Änderungen am Schnitt:
Es wurde mehr Weite in der gesamten Bundregion gegeben, um diese bequem mit side adjusters oder chinch back
verstellen zu können. Außerdem war mir die Bundhöhe noch zu niedrig, der angesteckte Streifen zeigt die finale Leibhöhe. Die Gesäßlinie (oder wie die zentrale Gesäßnaht heißt) wurde auch verändert, Abnäher und Bundfalten wurden vertieft.
Stilistisch ist die Hose in den 1920er und 1930er Jahren zu verorten: hoher, kontinuierlicher Bund, inward pleats, Seitenschnallen, Eingriff mit Knopfleiste, schwerer (~423-430g) Hanf-Twill oder -fischgrät (der dann auch anders fällt als dieser viel zu leichte Nesselstoff).
IMG_0660.JPG
 
Offenbar an bekannten Vorbildern orientiert:
https://images.app.goo.gl/K7c1R9FEJkLvniVv8

Zeus, Apollo, Patrouille!
;)

Beste Grüße
R.O.T.
Higgins kannte ich zwar bisher nicht, aber es bestehen tatsächlich große Ähnlichkeiten (zumindest die Hose sitzt gleich schlecht:D)
Ich hatte mich tatsächlich an der Populärkultur, nämlich an Babylon Berlin, orientiert. Im Bild sieht man die Hosen leider nicht richtig, weil die Herren Studenten ihre T-Shirts darüber tragen.
 
...
Es gibt keinen Grund sich auf irgendwelche moderne genderspezifische "Normen" für die Absatzhöhe der Schuhe einzuschränken. Wir leben doch in einer Epoche, wo gender Stereotypen zu brechen sind.
Männer Schuhe mit hohem Absatz gibt es seit mehreren Jahrhunderten. In der 70er und 80er waren die Absätze noch extremer. Vielleicht wird das in 100 Jahen wieder im Trend sein.
Aber wie auch immer - ich mag gerne dieser Stil. :) Auch wenn es manchmal vielleicht etwas komisch aussieht.
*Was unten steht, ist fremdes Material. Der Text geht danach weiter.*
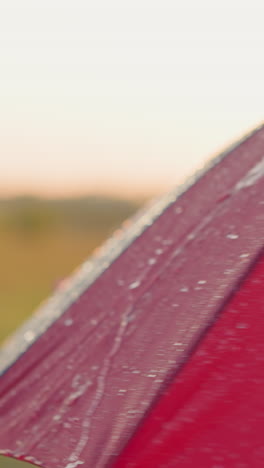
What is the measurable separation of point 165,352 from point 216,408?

Die 70er und 80er habe ich live und in Farbe erlebt und bis auf einige Ausreißer im Show-Geschäft und Wannabes waren hohe Absätze für Männer auch da kein Trend. Richtig ist, dass jeder das machen soll was ihm Spaß macht und wenn das hohe Absätze sind ist das okay. Ich sehe allerdings keine Notwendigkeit dazu krampfhaft Stereotype zu brechen. Das wurde immer wieder versucht zu verkaufen. Schminke à la Boy George, Röcke für Männer, Metrosexuelle mit Haarreifen alles kam und ging und geblieben ist davon nichts.